The French mathematician Jules Henri Poincaré (“Sur le problème des trois corps et les équations de la dynamique”, 1890), for example, proved just about the opposite: that every closed system must eventually revert in time to its initial state (the “recurrence theorem”). Thus everything that can happen “will” happen, and will happen infinite times. Poincaré proved eternal recurrence where Thermodynamics had just proved eternal doom.  The German mathematician Ernst Zermelo immediately (“On a Theorem of Dynamics and the Mechanical Theory of Heat”, 1896) noticed that this would violate the law of entropy, as the return to a previous state would imply that entropy at some point must decrease in order to return to its original value.

Boltzmann could find only one rational reply: that there might be universes in which entropy decreases to compensate for universes like ours in which entropy can never decrease.

It took the Belgian (but Russian-born) physicist and Nobel-prize winner Ilya Prigogine, in the 1970s, to provide a more credible explanation for the origin of irreversibility. He observed some inherent time asymmetry in chaotic processes at the microscopic level, which would cause entropy at the macroscopic level. He reached the intriguing conclusion that irreversibility originates from randomness which is inherent in nature.

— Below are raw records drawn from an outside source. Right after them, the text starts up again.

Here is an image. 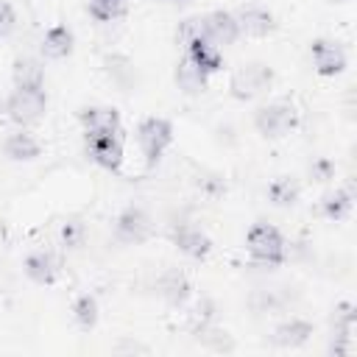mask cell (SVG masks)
Returning <instances> with one entry per match:
<instances>
[{
  "mask_svg": "<svg viewBox=\"0 0 357 357\" xmlns=\"http://www.w3.org/2000/svg\"><path fill=\"white\" fill-rule=\"evenodd\" d=\"M81 123L86 128V137H103L120 131V114L109 106H92L81 112Z\"/></svg>",
  "mask_w": 357,
  "mask_h": 357,
  "instance_id": "cell-10",
  "label": "cell"
},
{
  "mask_svg": "<svg viewBox=\"0 0 357 357\" xmlns=\"http://www.w3.org/2000/svg\"><path fill=\"white\" fill-rule=\"evenodd\" d=\"M187 56L209 75V73H215V70H220V50H218V45H212V42H206V39H192V42H187Z\"/></svg>",
  "mask_w": 357,
  "mask_h": 357,
  "instance_id": "cell-19",
  "label": "cell"
},
{
  "mask_svg": "<svg viewBox=\"0 0 357 357\" xmlns=\"http://www.w3.org/2000/svg\"><path fill=\"white\" fill-rule=\"evenodd\" d=\"M45 106H47L45 89H14L6 103V112L17 126H31V123L42 120Z\"/></svg>",
  "mask_w": 357,
  "mask_h": 357,
  "instance_id": "cell-5",
  "label": "cell"
},
{
  "mask_svg": "<svg viewBox=\"0 0 357 357\" xmlns=\"http://www.w3.org/2000/svg\"><path fill=\"white\" fill-rule=\"evenodd\" d=\"M329 173H332V165H329L326 159H318V162L312 165V176H318V181L329 178Z\"/></svg>",
  "mask_w": 357,
  "mask_h": 357,
  "instance_id": "cell-28",
  "label": "cell"
},
{
  "mask_svg": "<svg viewBox=\"0 0 357 357\" xmlns=\"http://www.w3.org/2000/svg\"><path fill=\"white\" fill-rule=\"evenodd\" d=\"M268 195H271L273 204L290 206V204H296V198H298V187H296L290 178H276V181L268 187Z\"/></svg>",
  "mask_w": 357,
  "mask_h": 357,
  "instance_id": "cell-25",
  "label": "cell"
},
{
  "mask_svg": "<svg viewBox=\"0 0 357 357\" xmlns=\"http://www.w3.org/2000/svg\"><path fill=\"white\" fill-rule=\"evenodd\" d=\"M310 53H312L315 70H318L321 75H337V73L346 67V53H343L335 42L315 39V42L310 45Z\"/></svg>",
  "mask_w": 357,
  "mask_h": 357,
  "instance_id": "cell-9",
  "label": "cell"
},
{
  "mask_svg": "<svg viewBox=\"0 0 357 357\" xmlns=\"http://www.w3.org/2000/svg\"><path fill=\"white\" fill-rule=\"evenodd\" d=\"M321 209H324V215L332 218V220L346 218L349 209H351V192H349V190H335V192H329V195L324 198Z\"/></svg>",
  "mask_w": 357,
  "mask_h": 357,
  "instance_id": "cell-22",
  "label": "cell"
},
{
  "mask_svg": "<svg viewBox=\"0 0 357 357\" xmlns=\"http://www.w3.org/2000/svg\"><path fill=\"white\" fill-rule=\"evenodd\" d=\"M234 20H237L240 33H245V36H268L273 31V14L265 11V8H259V6L240 8L234 14Z\"/></svg>",
  "mask_w": 357,
  "mask_h": 357,
  "instance_id": "cell-11",
  "label": "cell"
},
{
  "mask_svg": "<svg viewBox=\"0 0 357 357\" xmlns=\"http://www.w3.org/2000/svg\"><path fill=\"white\" fill-rule=\"evenodd\" d=\"M201 28H204V39L212 45H231L240 36L237 20L229 11H212V14L201 17Z\"/></svg>",
  "mask_w": 357,
  "mask_h": 357,
  "instance_id": "cell-7",
  "label": "cell"
},
{
  "mask_svg": "<svg viewBox=\"0 0 357 357\" xmlns=\"http://www.w3.org/2000/svg\"><path fill=\"white\" fill-rule=\"evenodd\" d=\"M59 271H61L59 257L50 254V251H36V254H31V257L25 259V273H28L36 284H53V282L59 279Z\"/></svg>",
  "mask_w": 357,
  "mask_h": 357,
  "instance_id": "cell-13",
  "label": "cell"
},
{
  "mask_svg": "<svg viewBox=\"0 0 357 357\" xmlns=\"http://www.w3.org/2000/svg\"><path fill=\"white\" fill-rule=\"evenodd\" d=\"M170 139H173V126L165 117H148L137 128V142H139L148 165H156L159 162V156L165 153V148L170 145Z\"/></svg>",
  "mask_w": 357,
  "mask_h": 357,
  "instance_id": "cell-3",
  "label": "cell"
},
{
  "mask_svg": "<svg viewBox=\"0 0 357 357\" xmlns=\"http://www.w3.org/2000/svg\"><path fill=\"white\" fill-rule=\"evenodd\" d=\"M173 243H176L178 251H184L187 257H195V259H201V257L209 254V237L201 229L187 226V223L173 229Z\"/></svg>",
  "mask_w": 357,
  "mask_h": 357,
  "instance_id": "cell-14",
  "label": "cell"
},
{
  "mask_svg": "<svg viewBox=\"0 0 357 357\" xmlns=\"http://www.w3.org/2000/svg\"><path fill=\"white\" fill-rule=\"evenodd\" d=\"M329 3H343V0H329Z\"/></svg>",
  "mask_w": 357,
  "mask_h": 357,
  "instance_id": "cell-29",
  "label": "cell"
},
{
  "mask_svg": "<svg viewBox=\"0 0 357 357\" xmlns=\"http://www.w3.org/2000/svg\"><path fill=\"white\" fill-rule=\"evenodd\" d=\"M248 251L262 265H279V262H284V240L268 223H257L248 231Z\"/></svg>",
  "mask_w": 357,
  "mask_h": 357,
  "instance_id": "cell-4",
  "label": "cell"
},
{
  "mask_svg": "<svg viewBox=\"0 0 357 357\" xmlns=\"http://www.w3.org/2000/svg\"><path fill=\"white\" fill-rule=\"evenodd\" d=\"M296 123H298L296 106L287 103V100L268 103V106H262V109L254 114V126H257V131H259L262 137H271V139L290 134V131L296 128Z\"/></svg>",
  "mask_w": 357,
  "mask_h": 357,
  "instance_id": "cell-1",
  "label": "cell"
},
{
  "mask_svg": "<svg viewBox=\"0 0 357 357\" xmlns=\"http://www.w3.org/2000/svg\"><path fill=\"white\" fill-rule=\"evenodd\" d=\"M176 84H178V89H184L187 95H198V92H204V86H206V73H204L190 56H184V59L176 64Z\"/></svg>",
  "mask_w": 357,
  "mask_h": 357,
  "instance_id": "cell-17",
  "label": "cell"
},
{
  "mask_svg": "<svg viewBox=\"0 0 357 357\" xmlns=\"http://www.w3.org/2000/svg\"><path fill=\"white\" fill-rule=\"evenodd\" d=\"M114 234H117L120 243L137 245V243L148 240V234H151V218H148L142 209L128 206V209L117 218V223H114Z\"/></svg>",
  "mask_w": 357,
  "mask_h": 357,
  "instance_id": "cell-6",
  "label": "cell"
},
{
  "mask_svg": "<svg viewBox=\"0 0 357 357\" xmlns=\"http://www.w3.org/2000/svg\"><path fill=\"white\" fill-rule=\"evenodd\" d=\"M89 14L98 22H112L126 14V0H89Z\"/></svg>",
  "mask_w": 357,
  "mask_h": 357,
  "instance_id": "cell-24",
  "label": "cell"
},
{
  "mask_svg": "<svg viewBox=\"0 0 357 357\" xmlns=\"http://www.w3.org/2000/svg\"><path fill=\"white\" fill-rule=\"evenodd\" d=\"M73 315H75L81 329H92L98 324V301H95V296H89V293L78 296L75 304H73Z\"/></svg>",
  "mask_w": 357,
  "mask_h": 357,
  "instance_id": "cell-23",
  "label": "cell"
},
{
  "mask_svg": "<svg viewBox=\"0 0 357 357\" xmlns=\"http://www.w3.org/2000/svg\"><path fill=\"white\" fill-rule=\"evenodd\" d=\"M271 81H273V70H271L268 64H262V61H248V64H243V67L231 75L229 89H231V95H234L237 100H251V98L262 95V92L271 86Z\"/></svg>",
  "mask_w": 357,
  "mask_h": 357,
  "instance_id": "cell-2",
  "label": "cell"
},
{
  "mask_svg": "<svg viewBox=\"0 0 357 357\" xmlns=\"http://www.w3.org/2000/svg\"><path fill=\"white\" fill-rule=\"evenodd\" d=\"M73 50V33L67 25H53L42 39V53L47 59H64Z\"/></svg>",
  "mask_w": 357,
  "mask_h": 357,
  "instance_id": "cell-20",
  "label": "cell"
},
{
  "mask_svg": "<svg viewBox=\"0 0 357 357\" xmlns=\"http://www.w3.org/2000/svg\"><path fill=\"white\" fill-rule=\"evenodd\" d=\"M17 28V14H14V6L0 0V36H11Z\"/></svg>",
  "mask_w": 357,
  "mask_h": 357,
  "instance_id": "cell-27",
  "label": "cell"
},
{
  "mask_svg": "<svg viewBox=\"0 0 357 357\" xmlns=\"http://www.w3.org/2000/svg\"><path fill=\"white\" fill-rule=\"evenodd\" d=\"M86 148L92 153V159L106 167V170H117L123 162V142L117 134H103V137H86Z\"/></svg>",
  "mask_w": 357,
  "mask_h": 357,
  "instance_id": "cell-8",
  "label": "cell"
},
{
  "mask_svg": "<svg viewBox=\"0 0 357 357\" xmlns=\"http://www.w3.org/2000/svg\"><path fill=\"white\" fill-rule=\"evenodd\" d=\"M106 70H109L112 81H114L120 89H131L134 81H137V73H134L131 61L123 59V56H109V59H106Z\"/></svg>",
  "mask_w": 357,
  "mask_h": 357,
  "instance_id": "cell-21",
  "label": "cell"
},
{
  "mask_svg": "<svg viewBox=\"0 0 357 357\" xmlns=\"http://www.w3.org/2000/svg\"><path fill=\"white\" fill-rule=\"evenodd\" d=\"M190 279L181 271H165L156 279V293L170 304V307H181L190 298Z\"/></svg>",
  "mask_w": 357,
  "mask_h": 357,
  "instance_id": "cell-12",
  "label": "cell"
},
{
  "mask_svg": "<svg viewBox=\"0 0 357 357\" xmlns=\"http://www.w3.org/2000/svg\"><path fill=\"white\" fill-rule=\"evenodd\" d=\"M81 240H84V223L70 220V223H64V226H61V243H64L67 248L81 245Z\"/></svg>",
  "mask_w": 357,
  "mask_h": 357,
  "instance_id": "cell-26",
  "label": "cell"
},
{
  "mask_svg": "<svg viewBox=\"0 0 357 357\" xmlns=\"http://www.w3.org/2000/svg\"><path fill=\"white\" fill-rule=\"evenodd\" d=\"M312 335V324L304 321V318H290L284 324L276 326L273 332V343L282 346V349H296V346H304Z\"/></svg>",
  "mask_w": 357,
  "mask_h": 357,
  "instance_id": "cell-15",
  "label": "cell"
},
{
  "mask_svg": "<svg viewBox=\"0 0 357 357\" xmlns=\"http://www.w3.org/2000/svg\"><path fill=\"white\" fill-rule=\"evenodd\" d=\"M11 78H14V86L17 89H42V84H45L42 64L36 59H28V56H22V59L14 61Z\"/></svg>",
  "mask_w": 357,
  "mask_h": 357,
  "instance_id": "cell-16",
  "label": "cell"
},
{
  "mask_svg": "<svg viewBox=\"0 0 357 357\" xmlns=\"http://www.w3.org/2000/svg\"><path fill=\"white\" fill-rule=\"evenodd\" d=\"M3 151H6V156L17 159V162H28V159H36L42 148H39V142L33 139V134H28V131H14V134L6 137Z\"/></svg>",
  "mask_w": 357,
  "mask_h": 357,
  "instance_id": "cell-18",
  "label": "cell"
}]
</instances>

Boltzmann’s reformulation of the second law was probabilistic: it explained the entropy of the system as a property about a population of particles, not just one particle. The second law does not claim that every single particle is subject to it, but that closed systems (made of many particles) are subject to it. An individual particle may well be violating the second law for a few microseconds, but the millions of particles that make up a system will obey it (just like one person might win at the roulette once, but that episode does not change the statistical law that people lose money at the roulette). In 2002 Australian researchers, in fact, showed that microscopic systems may spontaneously become more orderly for short periods of time.